TAMPA, Fla. — Pale Blue has raised an extra $8.5 million in venture capital to mass-produce water vapor propulsion systems and upgrade the technology, the Japanese small satellite thruster developer announced June 4.
The funding is on top of the $7.5 million the four-year-old University of Tokyo spin-off raised in October in loans and the first phase of Series B venture financing.
Jun Asakawa, Pale Blue’s co-founder and CEO, said the enlarged Series B funding round would support the creation of a 2,000-square-meter plant in the Ibaraki region near Tokyo for producing its Resistojet thrusters, designed for satellites weighing less than 10 kilograms.
Pale Blue successfully used Resistojet in orbit for the first time in March 2023, using jets of steam to move a tiny 6U cubesat.
Asakawa said several customers had flown satellites with the thrusters since then but did not name them.

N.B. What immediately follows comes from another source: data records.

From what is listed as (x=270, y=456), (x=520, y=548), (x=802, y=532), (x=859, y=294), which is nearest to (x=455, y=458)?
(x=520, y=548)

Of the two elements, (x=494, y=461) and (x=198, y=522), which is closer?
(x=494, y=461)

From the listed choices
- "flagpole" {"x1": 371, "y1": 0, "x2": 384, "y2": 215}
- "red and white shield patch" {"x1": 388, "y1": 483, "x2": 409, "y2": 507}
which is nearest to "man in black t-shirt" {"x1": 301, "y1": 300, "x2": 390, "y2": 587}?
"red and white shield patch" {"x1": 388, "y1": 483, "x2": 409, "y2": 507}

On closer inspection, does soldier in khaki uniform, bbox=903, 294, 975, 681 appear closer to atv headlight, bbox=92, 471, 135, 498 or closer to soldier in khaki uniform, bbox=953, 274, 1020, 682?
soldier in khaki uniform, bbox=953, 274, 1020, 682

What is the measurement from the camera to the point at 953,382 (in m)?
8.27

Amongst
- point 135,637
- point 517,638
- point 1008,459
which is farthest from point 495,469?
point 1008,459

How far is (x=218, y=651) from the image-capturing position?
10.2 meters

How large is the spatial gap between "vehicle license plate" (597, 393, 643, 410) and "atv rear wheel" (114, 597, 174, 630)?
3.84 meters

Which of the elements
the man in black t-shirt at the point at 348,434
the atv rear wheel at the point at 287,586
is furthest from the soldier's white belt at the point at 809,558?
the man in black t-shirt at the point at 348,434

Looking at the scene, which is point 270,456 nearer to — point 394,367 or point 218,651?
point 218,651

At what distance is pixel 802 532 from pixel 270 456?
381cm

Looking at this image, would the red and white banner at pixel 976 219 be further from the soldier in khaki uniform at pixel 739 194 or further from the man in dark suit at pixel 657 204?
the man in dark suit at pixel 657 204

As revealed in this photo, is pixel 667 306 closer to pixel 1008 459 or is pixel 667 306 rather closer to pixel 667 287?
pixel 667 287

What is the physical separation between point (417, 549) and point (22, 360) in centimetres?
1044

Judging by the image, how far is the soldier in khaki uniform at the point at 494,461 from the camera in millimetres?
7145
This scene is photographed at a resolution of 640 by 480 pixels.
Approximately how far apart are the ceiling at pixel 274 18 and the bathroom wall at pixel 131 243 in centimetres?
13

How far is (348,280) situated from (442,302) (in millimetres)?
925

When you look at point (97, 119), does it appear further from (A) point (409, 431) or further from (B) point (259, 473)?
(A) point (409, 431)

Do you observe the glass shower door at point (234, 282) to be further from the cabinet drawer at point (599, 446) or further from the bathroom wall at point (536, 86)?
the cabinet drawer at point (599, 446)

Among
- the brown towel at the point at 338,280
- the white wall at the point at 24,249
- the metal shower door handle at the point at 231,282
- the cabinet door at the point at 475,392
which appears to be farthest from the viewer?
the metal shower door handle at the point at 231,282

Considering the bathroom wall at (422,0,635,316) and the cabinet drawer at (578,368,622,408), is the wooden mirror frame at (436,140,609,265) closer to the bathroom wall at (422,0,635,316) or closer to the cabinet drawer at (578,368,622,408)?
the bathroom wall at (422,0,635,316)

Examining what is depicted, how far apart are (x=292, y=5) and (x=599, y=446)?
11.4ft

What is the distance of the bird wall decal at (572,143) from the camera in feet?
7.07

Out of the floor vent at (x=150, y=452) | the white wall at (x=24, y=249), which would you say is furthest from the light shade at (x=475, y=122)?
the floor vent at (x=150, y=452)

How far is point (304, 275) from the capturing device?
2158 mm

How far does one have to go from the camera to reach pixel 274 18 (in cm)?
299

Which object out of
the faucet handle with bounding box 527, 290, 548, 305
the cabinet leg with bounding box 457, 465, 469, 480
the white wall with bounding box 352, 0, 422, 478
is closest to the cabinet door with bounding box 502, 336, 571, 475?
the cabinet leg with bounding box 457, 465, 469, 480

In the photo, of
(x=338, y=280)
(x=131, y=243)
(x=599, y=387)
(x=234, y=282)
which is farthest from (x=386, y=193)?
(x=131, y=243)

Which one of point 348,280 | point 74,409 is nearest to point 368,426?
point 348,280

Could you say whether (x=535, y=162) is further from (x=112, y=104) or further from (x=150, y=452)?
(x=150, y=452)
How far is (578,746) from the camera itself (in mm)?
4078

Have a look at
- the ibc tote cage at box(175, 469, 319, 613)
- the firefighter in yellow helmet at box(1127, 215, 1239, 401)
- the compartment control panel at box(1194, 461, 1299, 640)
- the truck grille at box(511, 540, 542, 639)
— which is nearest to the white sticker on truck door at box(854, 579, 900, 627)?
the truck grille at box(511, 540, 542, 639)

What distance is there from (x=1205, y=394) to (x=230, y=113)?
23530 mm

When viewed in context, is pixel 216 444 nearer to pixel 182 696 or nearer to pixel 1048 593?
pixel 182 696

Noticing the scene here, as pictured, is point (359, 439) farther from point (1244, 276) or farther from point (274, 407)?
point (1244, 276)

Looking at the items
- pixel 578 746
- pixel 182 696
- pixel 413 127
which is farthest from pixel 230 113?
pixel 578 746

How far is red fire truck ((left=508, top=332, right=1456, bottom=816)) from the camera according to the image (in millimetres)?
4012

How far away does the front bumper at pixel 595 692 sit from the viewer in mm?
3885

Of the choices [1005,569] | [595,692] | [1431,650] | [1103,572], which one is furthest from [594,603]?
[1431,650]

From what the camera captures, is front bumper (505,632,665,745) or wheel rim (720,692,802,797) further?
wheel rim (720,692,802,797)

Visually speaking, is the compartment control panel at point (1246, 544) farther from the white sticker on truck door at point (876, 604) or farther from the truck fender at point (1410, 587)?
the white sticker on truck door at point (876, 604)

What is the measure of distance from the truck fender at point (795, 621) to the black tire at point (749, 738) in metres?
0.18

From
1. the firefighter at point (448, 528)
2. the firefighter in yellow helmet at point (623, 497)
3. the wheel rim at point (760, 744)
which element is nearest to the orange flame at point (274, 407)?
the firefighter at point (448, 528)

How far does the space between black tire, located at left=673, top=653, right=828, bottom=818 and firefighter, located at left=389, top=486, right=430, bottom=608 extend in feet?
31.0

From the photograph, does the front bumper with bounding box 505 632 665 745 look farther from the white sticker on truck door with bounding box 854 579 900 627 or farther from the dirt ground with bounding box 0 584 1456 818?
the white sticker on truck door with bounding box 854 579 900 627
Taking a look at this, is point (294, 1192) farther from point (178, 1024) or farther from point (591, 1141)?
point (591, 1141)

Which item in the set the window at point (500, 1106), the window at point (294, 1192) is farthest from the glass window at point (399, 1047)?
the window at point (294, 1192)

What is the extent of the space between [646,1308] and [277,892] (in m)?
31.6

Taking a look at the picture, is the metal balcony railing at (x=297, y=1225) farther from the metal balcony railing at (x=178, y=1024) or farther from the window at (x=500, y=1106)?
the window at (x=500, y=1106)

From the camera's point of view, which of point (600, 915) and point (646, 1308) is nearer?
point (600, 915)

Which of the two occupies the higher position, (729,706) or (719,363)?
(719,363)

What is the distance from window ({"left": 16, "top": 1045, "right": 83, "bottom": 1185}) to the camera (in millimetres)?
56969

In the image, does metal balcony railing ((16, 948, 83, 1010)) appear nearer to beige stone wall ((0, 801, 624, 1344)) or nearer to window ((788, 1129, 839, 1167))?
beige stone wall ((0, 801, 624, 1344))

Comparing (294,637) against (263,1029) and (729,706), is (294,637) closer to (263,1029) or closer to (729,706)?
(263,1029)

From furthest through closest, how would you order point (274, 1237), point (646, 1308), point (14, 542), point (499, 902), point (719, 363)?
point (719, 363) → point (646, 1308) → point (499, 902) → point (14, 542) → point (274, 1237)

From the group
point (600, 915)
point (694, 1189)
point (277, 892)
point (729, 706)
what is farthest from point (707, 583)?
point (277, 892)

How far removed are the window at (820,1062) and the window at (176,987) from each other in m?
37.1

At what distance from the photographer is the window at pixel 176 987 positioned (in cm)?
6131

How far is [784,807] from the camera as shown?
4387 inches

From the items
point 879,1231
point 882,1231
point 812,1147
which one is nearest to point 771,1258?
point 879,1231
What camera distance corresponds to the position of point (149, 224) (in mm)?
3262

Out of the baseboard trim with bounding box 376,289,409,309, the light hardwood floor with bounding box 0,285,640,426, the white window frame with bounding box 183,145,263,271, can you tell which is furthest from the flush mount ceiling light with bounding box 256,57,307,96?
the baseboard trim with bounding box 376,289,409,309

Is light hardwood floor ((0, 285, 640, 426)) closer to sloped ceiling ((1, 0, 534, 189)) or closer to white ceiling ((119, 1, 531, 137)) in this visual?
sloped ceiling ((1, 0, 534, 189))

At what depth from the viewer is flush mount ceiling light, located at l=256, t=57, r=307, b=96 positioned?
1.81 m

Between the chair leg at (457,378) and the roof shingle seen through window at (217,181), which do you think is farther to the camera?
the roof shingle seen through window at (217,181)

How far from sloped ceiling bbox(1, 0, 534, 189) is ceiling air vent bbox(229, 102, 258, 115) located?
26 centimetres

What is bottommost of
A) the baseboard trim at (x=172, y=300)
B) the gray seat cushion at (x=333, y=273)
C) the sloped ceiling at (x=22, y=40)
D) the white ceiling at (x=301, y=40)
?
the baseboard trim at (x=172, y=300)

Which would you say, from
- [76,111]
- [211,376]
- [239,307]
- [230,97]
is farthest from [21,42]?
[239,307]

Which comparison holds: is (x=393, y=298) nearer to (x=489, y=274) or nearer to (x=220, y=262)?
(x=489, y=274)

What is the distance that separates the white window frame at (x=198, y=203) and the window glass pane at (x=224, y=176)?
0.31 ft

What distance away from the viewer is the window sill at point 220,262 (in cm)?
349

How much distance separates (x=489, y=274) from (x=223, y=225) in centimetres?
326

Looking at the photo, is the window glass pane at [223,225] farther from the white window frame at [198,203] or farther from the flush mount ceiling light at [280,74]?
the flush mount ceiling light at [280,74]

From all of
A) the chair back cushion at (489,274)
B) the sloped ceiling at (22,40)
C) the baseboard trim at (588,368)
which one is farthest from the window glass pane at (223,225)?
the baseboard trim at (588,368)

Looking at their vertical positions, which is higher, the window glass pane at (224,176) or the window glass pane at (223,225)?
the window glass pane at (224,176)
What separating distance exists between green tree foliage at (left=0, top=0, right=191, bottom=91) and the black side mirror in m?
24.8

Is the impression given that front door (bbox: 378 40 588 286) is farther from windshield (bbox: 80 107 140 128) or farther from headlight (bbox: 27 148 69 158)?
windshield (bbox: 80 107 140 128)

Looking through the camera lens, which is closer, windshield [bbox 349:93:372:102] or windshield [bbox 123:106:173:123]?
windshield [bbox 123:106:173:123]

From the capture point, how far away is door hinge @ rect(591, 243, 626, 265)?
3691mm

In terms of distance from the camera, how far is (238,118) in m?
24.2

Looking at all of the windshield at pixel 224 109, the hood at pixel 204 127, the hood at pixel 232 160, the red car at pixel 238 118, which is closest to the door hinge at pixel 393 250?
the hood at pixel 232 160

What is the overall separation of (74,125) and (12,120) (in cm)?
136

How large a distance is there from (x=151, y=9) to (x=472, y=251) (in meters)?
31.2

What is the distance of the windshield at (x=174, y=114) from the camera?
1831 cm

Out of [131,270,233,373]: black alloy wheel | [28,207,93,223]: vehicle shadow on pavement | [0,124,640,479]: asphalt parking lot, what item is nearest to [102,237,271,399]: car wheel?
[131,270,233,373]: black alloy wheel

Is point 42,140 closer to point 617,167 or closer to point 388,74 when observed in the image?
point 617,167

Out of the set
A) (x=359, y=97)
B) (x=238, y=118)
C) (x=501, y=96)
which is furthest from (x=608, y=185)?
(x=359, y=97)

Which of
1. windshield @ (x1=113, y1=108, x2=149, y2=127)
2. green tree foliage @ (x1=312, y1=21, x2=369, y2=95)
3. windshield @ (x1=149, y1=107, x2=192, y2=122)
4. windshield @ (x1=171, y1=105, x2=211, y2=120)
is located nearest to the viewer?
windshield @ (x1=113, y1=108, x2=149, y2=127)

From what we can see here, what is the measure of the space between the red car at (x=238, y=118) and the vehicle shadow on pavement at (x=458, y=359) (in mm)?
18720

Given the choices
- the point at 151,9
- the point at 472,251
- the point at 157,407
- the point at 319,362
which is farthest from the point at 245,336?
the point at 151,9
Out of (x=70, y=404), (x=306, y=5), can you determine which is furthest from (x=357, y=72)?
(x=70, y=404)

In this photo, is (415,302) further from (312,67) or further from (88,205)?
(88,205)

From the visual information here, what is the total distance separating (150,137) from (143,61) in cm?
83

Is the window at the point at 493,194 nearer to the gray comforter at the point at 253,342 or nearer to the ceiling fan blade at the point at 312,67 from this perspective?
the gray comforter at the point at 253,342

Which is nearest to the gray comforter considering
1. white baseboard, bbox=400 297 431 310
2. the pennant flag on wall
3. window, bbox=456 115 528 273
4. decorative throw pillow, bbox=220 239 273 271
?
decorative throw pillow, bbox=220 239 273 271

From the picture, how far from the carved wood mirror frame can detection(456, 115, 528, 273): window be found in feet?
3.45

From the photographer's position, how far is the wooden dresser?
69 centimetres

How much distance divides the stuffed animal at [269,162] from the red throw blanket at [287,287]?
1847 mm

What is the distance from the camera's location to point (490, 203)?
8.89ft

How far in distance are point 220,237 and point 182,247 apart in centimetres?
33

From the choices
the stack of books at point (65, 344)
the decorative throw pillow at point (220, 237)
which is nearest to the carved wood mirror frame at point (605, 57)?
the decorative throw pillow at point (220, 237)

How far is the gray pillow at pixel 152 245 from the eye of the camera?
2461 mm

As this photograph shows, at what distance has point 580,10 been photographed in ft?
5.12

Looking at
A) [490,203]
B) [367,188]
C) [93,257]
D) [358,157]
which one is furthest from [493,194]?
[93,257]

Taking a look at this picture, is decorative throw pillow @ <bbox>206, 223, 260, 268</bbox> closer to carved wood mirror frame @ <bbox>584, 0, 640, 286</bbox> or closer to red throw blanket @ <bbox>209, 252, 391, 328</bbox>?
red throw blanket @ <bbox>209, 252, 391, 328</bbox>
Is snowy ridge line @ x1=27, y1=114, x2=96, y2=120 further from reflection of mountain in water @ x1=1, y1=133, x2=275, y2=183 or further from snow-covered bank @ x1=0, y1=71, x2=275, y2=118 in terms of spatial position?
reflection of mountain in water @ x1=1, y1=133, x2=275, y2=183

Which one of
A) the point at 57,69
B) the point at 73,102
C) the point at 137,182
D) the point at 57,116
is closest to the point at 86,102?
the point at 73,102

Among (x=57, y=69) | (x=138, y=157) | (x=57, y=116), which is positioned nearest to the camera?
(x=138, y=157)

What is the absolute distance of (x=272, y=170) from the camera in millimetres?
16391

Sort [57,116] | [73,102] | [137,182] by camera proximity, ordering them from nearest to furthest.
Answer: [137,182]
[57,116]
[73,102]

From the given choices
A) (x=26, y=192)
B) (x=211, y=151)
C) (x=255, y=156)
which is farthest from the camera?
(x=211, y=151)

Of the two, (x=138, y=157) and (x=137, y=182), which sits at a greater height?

The venture also plans to use the extra funds to accelerate the development of water-plasma propulsion technology for larger spacecraft up to 500 kilograms.
Also supported by a recent multiphase Japanese government grant worth up to $27 million, Pale Blue is developing water-based ion and hall-effect thrusters designed to use electricity and magnetic fields to accelerate propellant to improve efficiency.
Asakawa said the company aims to perform an in-orbit demonstration of the ion thruster next year and the hall-effect thruster in 2027.
Japanese early-stage investors Incubate Fund and Mitsui Sumitomo Insurance Venture Capital co-led the first phase of Pale Blue’s Series B funding round that closed in October, but did not participate in the extension.
Investors that joined in its latest funding round include Astart, Global Brain, Itochu Technology Ventures, Gogin Capital and Chibagin Capital.